Le ministère nigérien de la Défense a annoncé, samedi, que des tirs avaient été effectués sur plusieurs sites sensibles de la capitale avant que les Forces de défense et de sécurité ne reprennent progressivement leur contrôle. Cette communication intervient après une première réaction du Conseil national pour la sauvegarde de la patrie (CNSP), alors que les circonstances exactes des événements restent à préciser.
Affirmant contrôler la situation après des attaques à l’arme lourde, le ministère nigérien de la Défense nationale a affirmé samedi que les tirs avaient visé certains sites sensibles de la ville de Niamey dans la nuit de vendredi à samedi.
Dans un communiqué lu à la télévision nationale et signé du ministre d’État, ministre de la Défense nationale, le général Salifou Mody, les autorités ont indiqué que « la prompte réaction des Forces de défense et de sécurité a permis de circonscrire ce mouvement d’humeur et de reprendre progressivement le contrôle de ces sites ».

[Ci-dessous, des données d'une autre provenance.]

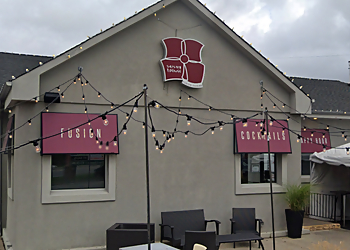 Paterson Sushi Sushi Lounge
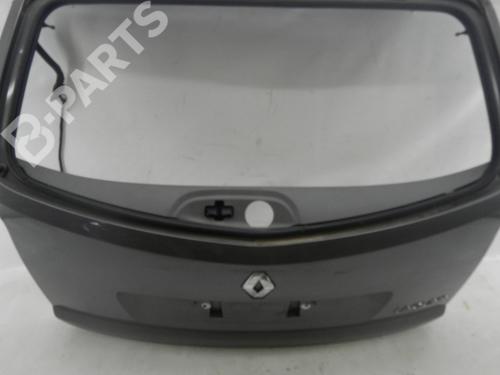 Tailgate RENAULT LAGUNA II Grandtour (KG0/1_) 2.2 dCi (KG0F) | BP5947897C6 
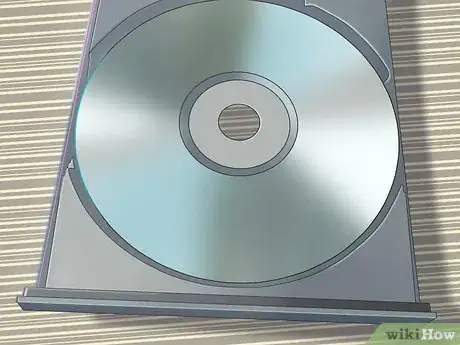 Imagen titulada Change Your Records Into CDs Step 10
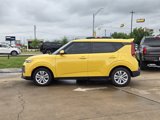 Used 2020 Kia Soul LX image 3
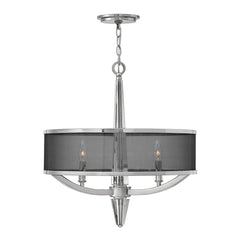 Suspension luminaire | Ascher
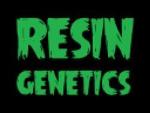 Logo Resin Genetics
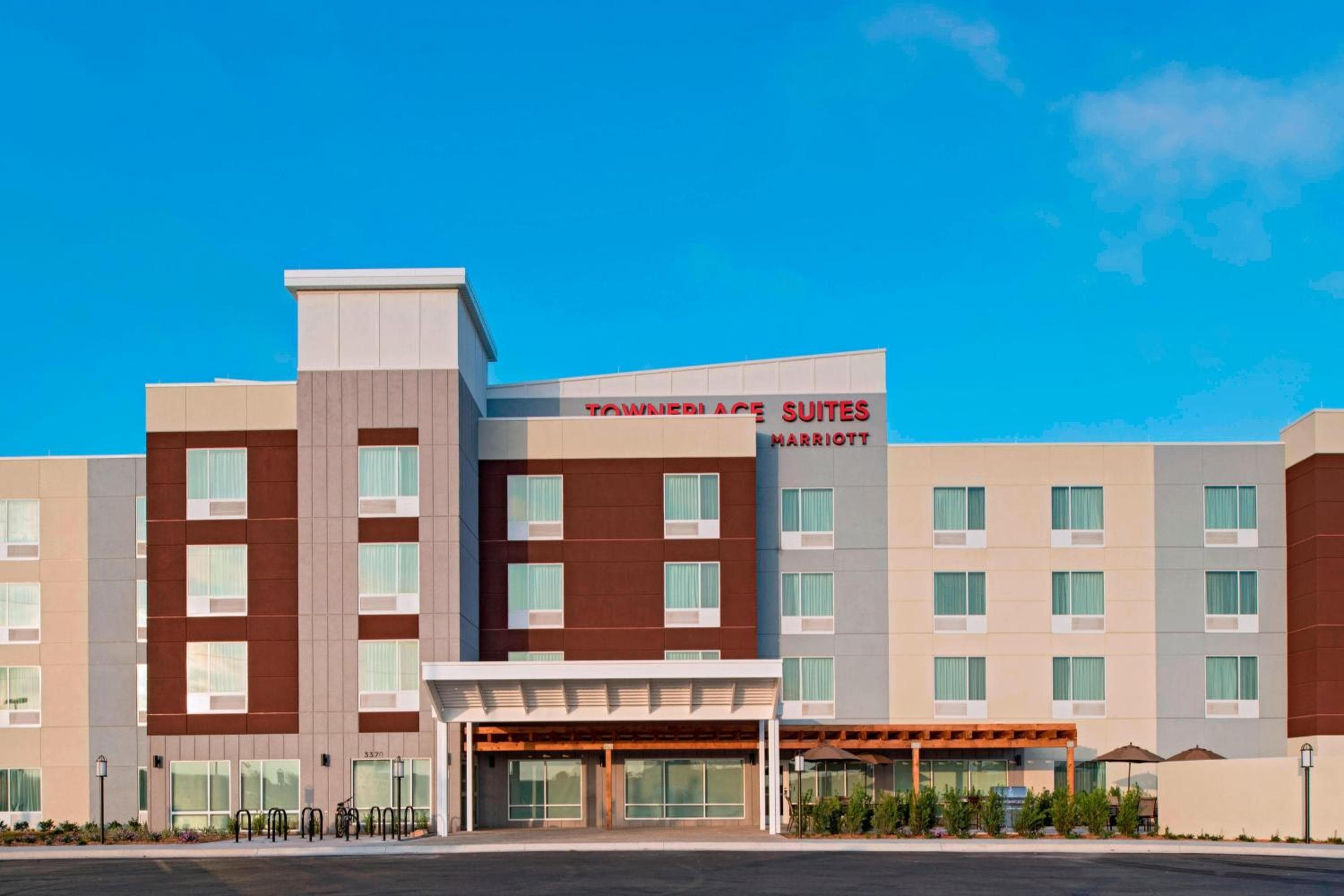 TownePlace Suites by Marriott Lakeland, Lakeland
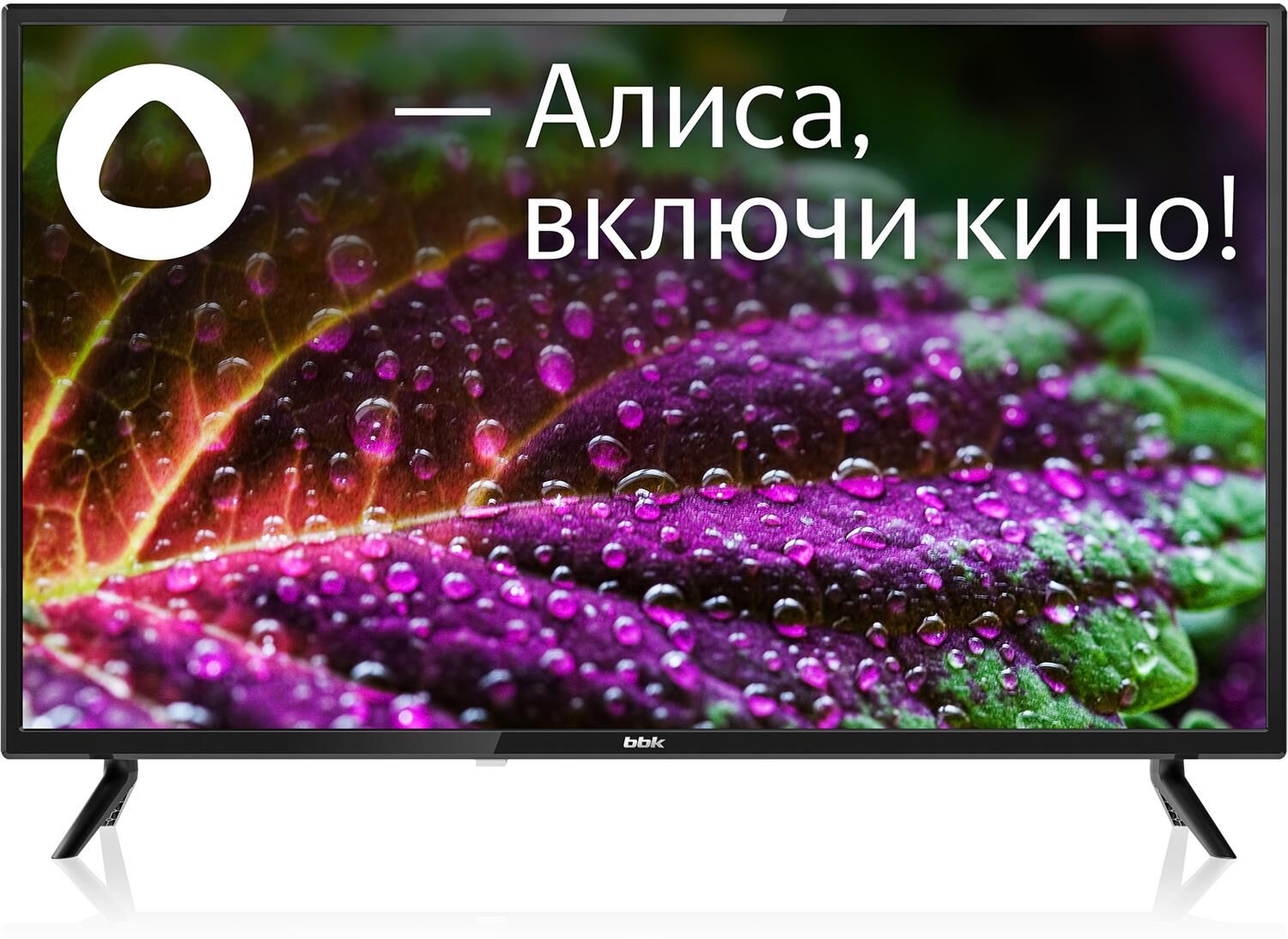 BBK 32LEX-7246/TS2C SMART TV — изображение 5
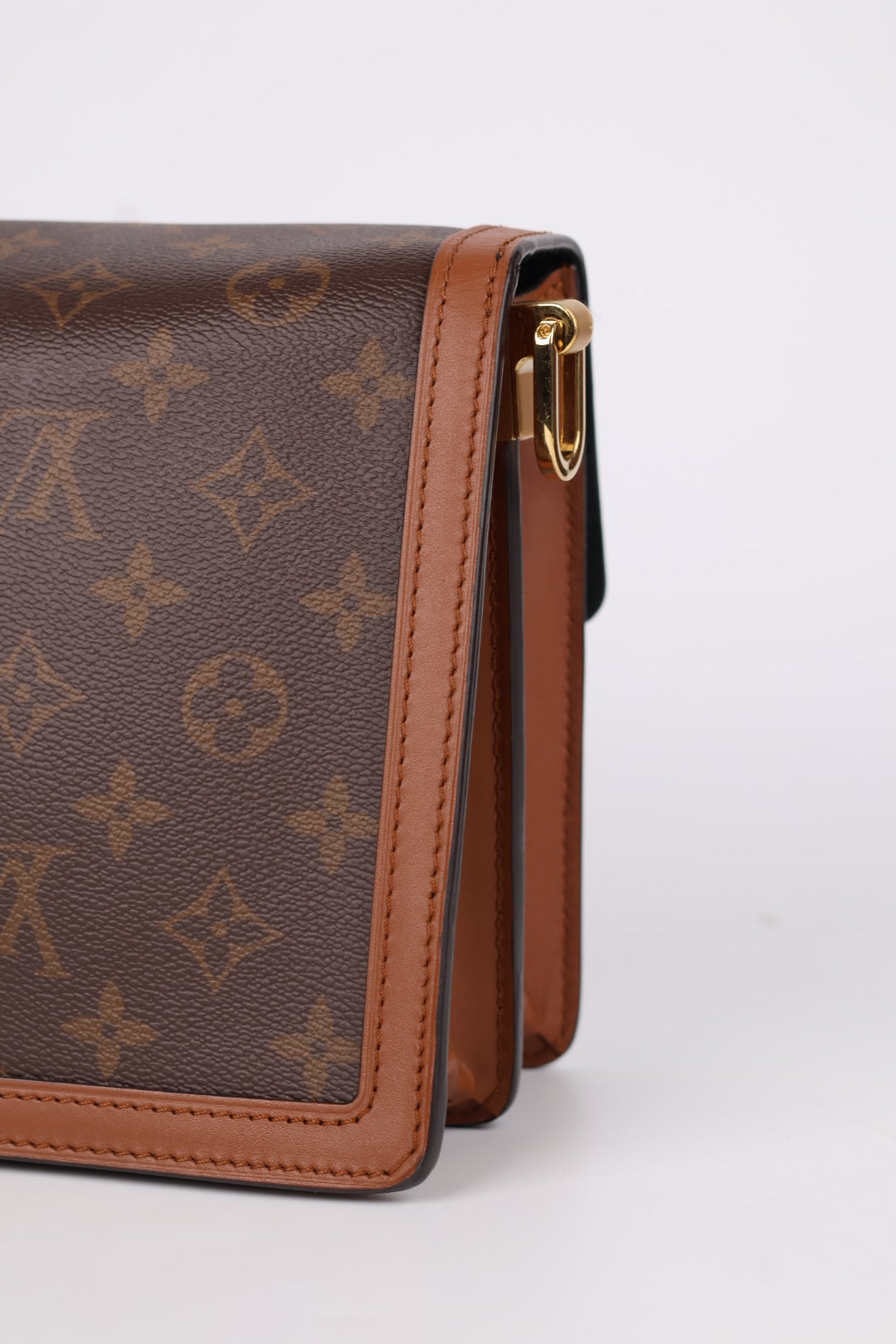 Louis Vuitton Dauphine MM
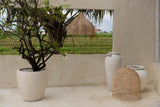 Whipped Hanglamp Naturel M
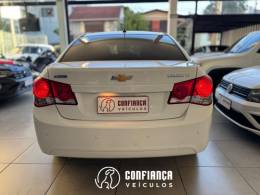CHEVROLET - CRUZE - 2015/2015 - Branca - R$ 65.900,00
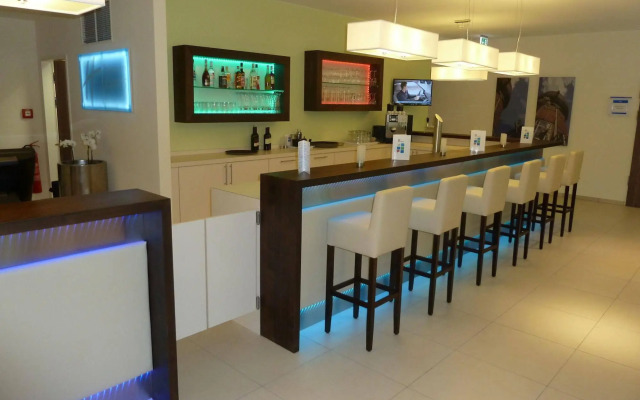 Holiday Inn Express Neunkirchen by IHG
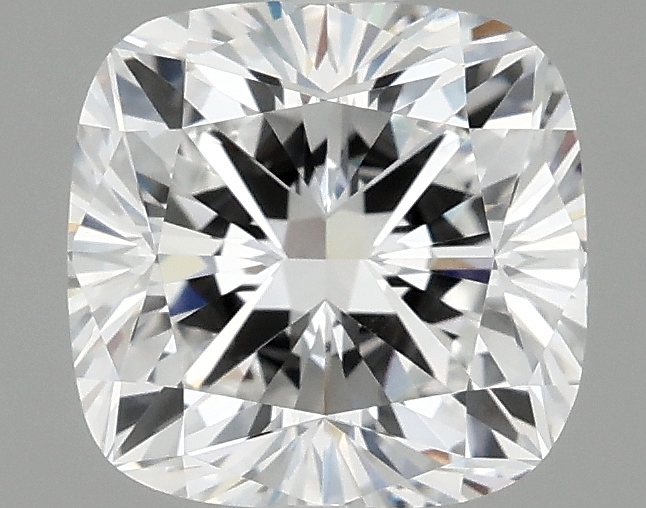 2.09 CT Cushion Diamond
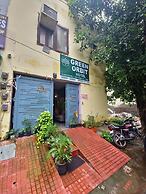 Green Orbit Hotel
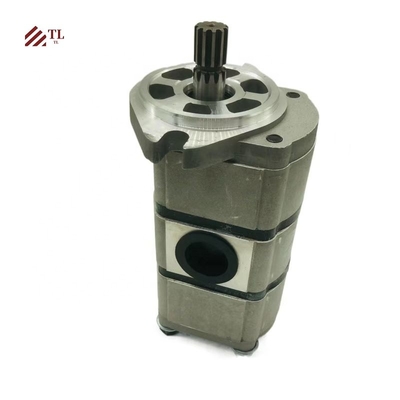 Pompa di ingranaggi resistente della serie Bob 68274927 6685649 33875A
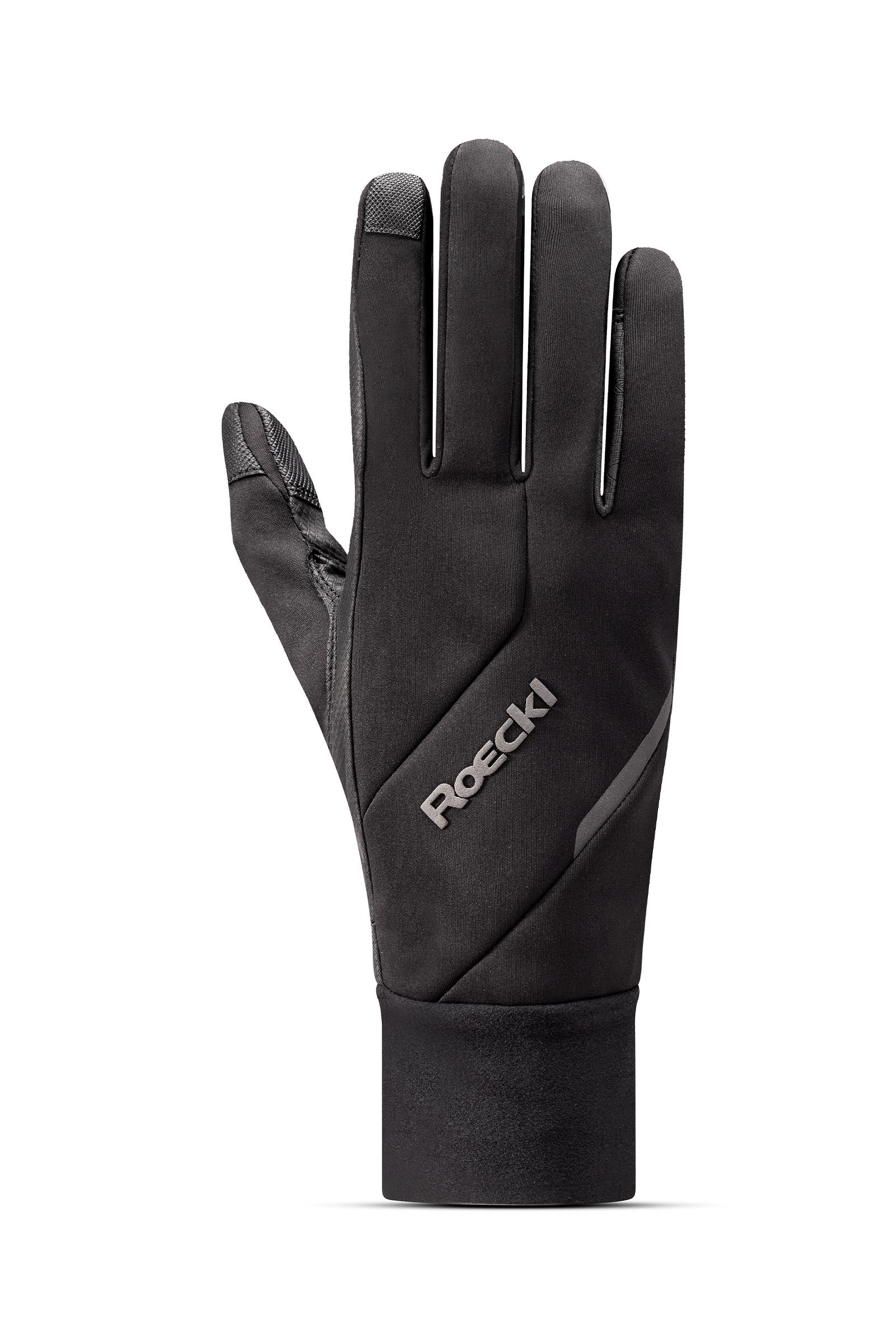 Roeckl Wheaton Riding Gloves Guantes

Le ministère n’a toutefois fourni aucune précision sur l’origine de ce « mouvement d’humeur » ni sur l’identité de ses auteurs.
Cette communication intervient après une première réaction du Conseil national pour la sauvegarde de la patrie (CNSP). Dans un message diffusé sur ses différents canaux, l’organe dirigeant nigérien avait appelé la population à garder son calme et à ne pas relayer des informations non vérifiées, alors que des tirs et des explosions étaient signalés dans plusieurs secteurs de la capitale.
Des informations ayant circulé durant la nuit faisaient notamment état de tirs à l’arme lourde et d’incidents dans des zones stratégiques abritant des institutions de la République, dont les environs du palais présidentiel. L’aéroport international Diori Hamani figurait également parmi les sites évoqués.
Les autorités nigériennes invitent désormais la population à « garder son calme et à vaquer librement à ses occupations », selon le communiqué du ministère de la Défense.
Avant la communication officielle, aucune revendication n’avait été enregistrée sur les canaux habituels du Groupe de soutien à l’islam et aux musulmans (JNIM) et de l’État islamique, les deux groupes jihadistes ayant revendiqué les dernières attaques contre la capitale nigérienne.